Calgary man shot by police may never walk again, says family

The family of a young man shot by Calgary police on Tuesday says, if he survives, he may never walk or breathe again on his own.

22-year-old Matthew Jack Brown still in critical condition in hospital

A man drove a pickup truck into a house in the southeast community of Albert Park Tuesday morning after being shot by a Calgary police officer. (CBC)

The family of a young man shot by Calgary police Tuesday says, if he survives, he may never walk or breathe again on his own.

Calgary police say two uniformed officers had been following up a missing persons complaint in the 2800 block of 12 Avenue southeast around 11 a.m. MT.

A citizen approached them and directed them to a suspicious vehicle that had been parked in the area since 6:30 a.m. with man sleeping inside and the engine running.

Chief Rick Hanson said officers approached the vehicle on each side and tried to talk with the driver. He said at some point the situation escalated when one officer was nudged by the pickup truck while attempting to drive away and the other officer discharged his firearm three times, hitting the 22-year-old driver in the neck.

The truck, which police say was stolen, then slammed into a house down the street. A man and boy were in the home, but were not injured.

The man remains in hospital in critical condition. His family has identified him as Matthew Jack Brown.

Brown recently spent time in jail for robbery and faces a trial in March for uttering threats and assaulting a peace officer.

His family says he has a bullet lodged in his neck that has damaged his vertebrae. 

"I can tell you that he has certain conditions that cause him to, you know, do certain actions that people don't understand, like ... pulling over and parking for four hours," said brother Chris Brown. "And he falls asleep at the wheel and he doesn't want to endanger other people so he'll pull over and go to sleep and sometimes that confuses people, but you know it's just how he is."

○ ○ ○

Task statement
List every person named in the news article about the Calgary police shooting. You won't need the entries that come next.

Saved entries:

○ ○ ○

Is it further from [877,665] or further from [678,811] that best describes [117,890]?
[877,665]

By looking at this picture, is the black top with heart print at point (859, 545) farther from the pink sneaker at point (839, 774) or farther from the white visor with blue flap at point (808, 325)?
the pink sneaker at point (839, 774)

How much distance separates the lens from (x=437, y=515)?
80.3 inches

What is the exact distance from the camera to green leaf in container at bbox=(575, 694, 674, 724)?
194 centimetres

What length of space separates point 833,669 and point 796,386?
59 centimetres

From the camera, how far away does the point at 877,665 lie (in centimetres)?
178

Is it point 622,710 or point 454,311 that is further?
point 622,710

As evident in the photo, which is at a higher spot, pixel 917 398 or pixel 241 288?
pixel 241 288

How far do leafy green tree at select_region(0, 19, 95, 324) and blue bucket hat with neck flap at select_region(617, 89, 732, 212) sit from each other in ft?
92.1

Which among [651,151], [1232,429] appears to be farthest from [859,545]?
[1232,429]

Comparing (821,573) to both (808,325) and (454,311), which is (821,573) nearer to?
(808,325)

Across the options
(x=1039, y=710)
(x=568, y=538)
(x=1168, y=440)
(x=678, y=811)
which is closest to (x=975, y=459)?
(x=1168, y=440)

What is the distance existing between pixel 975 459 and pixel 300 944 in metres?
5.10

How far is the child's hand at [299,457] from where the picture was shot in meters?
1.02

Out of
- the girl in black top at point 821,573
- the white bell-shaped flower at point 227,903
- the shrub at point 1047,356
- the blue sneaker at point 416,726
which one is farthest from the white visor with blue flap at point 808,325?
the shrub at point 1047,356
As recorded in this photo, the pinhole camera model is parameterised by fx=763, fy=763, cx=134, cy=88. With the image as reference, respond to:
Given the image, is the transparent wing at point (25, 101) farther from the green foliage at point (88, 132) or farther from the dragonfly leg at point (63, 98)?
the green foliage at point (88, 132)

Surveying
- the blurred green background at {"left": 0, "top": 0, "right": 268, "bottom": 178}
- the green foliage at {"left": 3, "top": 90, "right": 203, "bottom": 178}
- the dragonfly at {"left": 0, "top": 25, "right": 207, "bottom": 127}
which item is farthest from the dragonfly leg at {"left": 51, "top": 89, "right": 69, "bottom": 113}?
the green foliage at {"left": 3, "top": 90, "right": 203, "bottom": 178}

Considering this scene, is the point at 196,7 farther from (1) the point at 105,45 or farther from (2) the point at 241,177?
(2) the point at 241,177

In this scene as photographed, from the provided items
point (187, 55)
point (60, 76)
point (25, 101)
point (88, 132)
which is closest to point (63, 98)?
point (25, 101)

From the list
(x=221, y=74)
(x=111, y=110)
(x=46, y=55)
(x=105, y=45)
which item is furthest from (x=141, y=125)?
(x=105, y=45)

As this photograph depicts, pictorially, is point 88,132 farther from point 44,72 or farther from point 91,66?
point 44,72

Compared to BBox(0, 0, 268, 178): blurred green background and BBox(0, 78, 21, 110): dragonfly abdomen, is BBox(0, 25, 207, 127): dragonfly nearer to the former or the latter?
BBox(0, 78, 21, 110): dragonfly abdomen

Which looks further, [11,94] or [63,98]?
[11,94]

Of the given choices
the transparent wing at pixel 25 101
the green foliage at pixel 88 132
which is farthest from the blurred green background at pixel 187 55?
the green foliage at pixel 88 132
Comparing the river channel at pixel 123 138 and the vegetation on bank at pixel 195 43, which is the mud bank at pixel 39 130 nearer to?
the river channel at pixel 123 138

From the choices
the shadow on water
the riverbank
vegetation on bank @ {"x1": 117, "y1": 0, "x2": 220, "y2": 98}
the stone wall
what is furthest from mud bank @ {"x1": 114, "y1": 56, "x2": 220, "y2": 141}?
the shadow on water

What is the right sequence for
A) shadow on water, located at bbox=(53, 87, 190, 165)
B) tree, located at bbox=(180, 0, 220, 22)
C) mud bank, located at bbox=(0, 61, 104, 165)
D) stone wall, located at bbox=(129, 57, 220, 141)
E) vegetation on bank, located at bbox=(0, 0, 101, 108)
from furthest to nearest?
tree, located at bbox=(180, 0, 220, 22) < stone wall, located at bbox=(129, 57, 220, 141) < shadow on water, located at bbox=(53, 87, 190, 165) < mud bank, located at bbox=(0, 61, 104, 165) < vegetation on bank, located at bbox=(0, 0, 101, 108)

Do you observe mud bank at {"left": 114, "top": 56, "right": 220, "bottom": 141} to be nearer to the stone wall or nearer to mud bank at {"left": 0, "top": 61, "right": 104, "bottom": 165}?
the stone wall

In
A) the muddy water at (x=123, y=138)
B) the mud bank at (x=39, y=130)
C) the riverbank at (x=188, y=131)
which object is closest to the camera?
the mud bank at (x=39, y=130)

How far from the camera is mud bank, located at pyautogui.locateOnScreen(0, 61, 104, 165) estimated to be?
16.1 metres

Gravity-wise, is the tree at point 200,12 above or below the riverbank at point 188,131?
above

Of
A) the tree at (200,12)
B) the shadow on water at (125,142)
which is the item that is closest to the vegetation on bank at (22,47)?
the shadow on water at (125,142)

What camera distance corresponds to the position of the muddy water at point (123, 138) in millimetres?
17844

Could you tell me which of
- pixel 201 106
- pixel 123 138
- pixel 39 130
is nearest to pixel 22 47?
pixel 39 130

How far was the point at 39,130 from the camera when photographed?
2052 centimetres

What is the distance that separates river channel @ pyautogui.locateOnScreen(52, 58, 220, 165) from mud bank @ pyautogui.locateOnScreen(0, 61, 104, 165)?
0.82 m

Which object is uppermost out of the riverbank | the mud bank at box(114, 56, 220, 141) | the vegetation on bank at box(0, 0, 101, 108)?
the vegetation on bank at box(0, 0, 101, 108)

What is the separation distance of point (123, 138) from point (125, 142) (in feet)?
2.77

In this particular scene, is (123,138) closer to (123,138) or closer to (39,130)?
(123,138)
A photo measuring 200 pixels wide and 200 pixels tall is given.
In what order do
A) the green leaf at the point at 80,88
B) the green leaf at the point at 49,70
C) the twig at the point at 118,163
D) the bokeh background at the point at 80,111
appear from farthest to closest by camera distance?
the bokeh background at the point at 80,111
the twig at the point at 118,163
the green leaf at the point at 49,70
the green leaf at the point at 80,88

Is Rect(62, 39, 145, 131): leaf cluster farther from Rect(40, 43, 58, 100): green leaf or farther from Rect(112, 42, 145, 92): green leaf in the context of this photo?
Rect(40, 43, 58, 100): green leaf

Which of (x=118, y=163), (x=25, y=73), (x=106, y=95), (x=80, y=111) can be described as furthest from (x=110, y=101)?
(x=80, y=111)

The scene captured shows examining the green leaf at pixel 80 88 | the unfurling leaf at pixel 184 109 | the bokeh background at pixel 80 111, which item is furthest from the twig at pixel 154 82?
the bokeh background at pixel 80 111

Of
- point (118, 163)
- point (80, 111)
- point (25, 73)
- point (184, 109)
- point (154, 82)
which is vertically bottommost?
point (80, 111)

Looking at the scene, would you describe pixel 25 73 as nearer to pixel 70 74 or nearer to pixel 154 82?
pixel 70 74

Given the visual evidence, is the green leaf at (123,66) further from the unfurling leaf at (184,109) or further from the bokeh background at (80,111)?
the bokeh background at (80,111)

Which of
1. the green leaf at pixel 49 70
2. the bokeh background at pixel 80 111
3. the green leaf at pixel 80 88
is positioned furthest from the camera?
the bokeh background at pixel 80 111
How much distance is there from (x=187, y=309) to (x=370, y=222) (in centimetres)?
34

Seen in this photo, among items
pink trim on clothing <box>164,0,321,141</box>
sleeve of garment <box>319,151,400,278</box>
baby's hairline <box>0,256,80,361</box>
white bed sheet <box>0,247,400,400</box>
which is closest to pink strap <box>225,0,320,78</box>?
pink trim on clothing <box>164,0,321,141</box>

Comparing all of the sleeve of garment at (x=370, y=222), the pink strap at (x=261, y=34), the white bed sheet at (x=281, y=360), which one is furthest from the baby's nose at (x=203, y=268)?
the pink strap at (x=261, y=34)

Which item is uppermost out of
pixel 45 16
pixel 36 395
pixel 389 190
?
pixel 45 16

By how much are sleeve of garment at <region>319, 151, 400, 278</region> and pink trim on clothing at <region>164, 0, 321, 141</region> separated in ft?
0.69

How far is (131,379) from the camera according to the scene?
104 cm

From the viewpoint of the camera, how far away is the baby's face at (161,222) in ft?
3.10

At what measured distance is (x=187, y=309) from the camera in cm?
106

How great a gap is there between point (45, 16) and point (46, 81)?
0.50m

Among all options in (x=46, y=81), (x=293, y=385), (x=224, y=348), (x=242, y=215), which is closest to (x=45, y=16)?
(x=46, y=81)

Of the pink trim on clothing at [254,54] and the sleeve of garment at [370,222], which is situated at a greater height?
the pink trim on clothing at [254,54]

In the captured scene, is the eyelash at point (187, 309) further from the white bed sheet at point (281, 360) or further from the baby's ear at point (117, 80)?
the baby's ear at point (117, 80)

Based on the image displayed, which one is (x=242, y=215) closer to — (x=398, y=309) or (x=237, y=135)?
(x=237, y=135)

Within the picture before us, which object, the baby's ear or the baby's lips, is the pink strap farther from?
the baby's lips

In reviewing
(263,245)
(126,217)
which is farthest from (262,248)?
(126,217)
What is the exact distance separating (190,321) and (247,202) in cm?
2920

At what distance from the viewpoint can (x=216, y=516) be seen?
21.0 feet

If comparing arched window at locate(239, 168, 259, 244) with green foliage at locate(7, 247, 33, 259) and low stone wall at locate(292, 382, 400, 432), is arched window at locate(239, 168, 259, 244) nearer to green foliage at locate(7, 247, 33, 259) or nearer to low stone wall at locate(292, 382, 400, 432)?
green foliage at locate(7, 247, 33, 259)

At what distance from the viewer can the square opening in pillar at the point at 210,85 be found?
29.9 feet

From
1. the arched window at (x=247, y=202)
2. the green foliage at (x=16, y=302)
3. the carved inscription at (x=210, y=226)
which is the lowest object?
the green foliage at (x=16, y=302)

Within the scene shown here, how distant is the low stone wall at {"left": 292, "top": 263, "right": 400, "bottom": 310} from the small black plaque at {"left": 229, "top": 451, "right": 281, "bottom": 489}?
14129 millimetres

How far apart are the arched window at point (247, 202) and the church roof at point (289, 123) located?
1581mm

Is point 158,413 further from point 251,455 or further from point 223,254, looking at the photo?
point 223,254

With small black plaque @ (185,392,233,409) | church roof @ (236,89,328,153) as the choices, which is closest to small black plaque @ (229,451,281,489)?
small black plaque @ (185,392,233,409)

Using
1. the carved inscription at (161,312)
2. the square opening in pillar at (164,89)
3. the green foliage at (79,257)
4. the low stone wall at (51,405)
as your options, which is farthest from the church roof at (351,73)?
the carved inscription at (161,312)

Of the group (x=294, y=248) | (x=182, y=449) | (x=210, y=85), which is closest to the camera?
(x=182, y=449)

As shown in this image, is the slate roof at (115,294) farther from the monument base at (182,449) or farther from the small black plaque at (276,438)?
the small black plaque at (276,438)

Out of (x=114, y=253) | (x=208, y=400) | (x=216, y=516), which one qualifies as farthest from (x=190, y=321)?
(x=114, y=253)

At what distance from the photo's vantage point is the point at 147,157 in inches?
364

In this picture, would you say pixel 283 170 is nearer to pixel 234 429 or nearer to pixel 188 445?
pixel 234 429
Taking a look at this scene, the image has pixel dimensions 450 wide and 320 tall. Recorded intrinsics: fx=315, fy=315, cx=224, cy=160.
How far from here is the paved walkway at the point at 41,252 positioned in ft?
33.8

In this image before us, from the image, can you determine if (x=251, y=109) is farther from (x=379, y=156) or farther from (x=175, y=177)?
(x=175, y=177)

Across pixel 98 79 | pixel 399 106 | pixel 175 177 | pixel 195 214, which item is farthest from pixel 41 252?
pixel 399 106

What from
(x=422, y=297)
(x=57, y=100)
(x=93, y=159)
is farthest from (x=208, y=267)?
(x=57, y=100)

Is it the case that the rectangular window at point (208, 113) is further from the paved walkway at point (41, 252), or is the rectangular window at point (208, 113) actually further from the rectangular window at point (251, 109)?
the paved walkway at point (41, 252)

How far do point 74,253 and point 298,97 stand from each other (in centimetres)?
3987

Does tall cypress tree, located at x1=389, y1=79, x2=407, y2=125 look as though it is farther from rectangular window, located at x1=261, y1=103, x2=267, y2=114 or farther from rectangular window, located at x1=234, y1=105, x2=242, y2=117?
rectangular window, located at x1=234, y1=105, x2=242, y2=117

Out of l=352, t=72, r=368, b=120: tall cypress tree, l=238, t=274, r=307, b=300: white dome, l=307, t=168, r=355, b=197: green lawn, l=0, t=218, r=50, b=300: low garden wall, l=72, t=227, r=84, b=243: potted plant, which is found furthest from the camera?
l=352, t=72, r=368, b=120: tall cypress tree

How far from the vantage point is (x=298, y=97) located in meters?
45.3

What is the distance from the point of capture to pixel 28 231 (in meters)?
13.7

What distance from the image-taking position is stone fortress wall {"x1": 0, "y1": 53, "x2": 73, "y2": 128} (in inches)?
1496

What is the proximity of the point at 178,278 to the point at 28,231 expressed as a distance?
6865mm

○ ○ ○

Result
Matthew Jack Brown, Rick Hanson, Chris Brown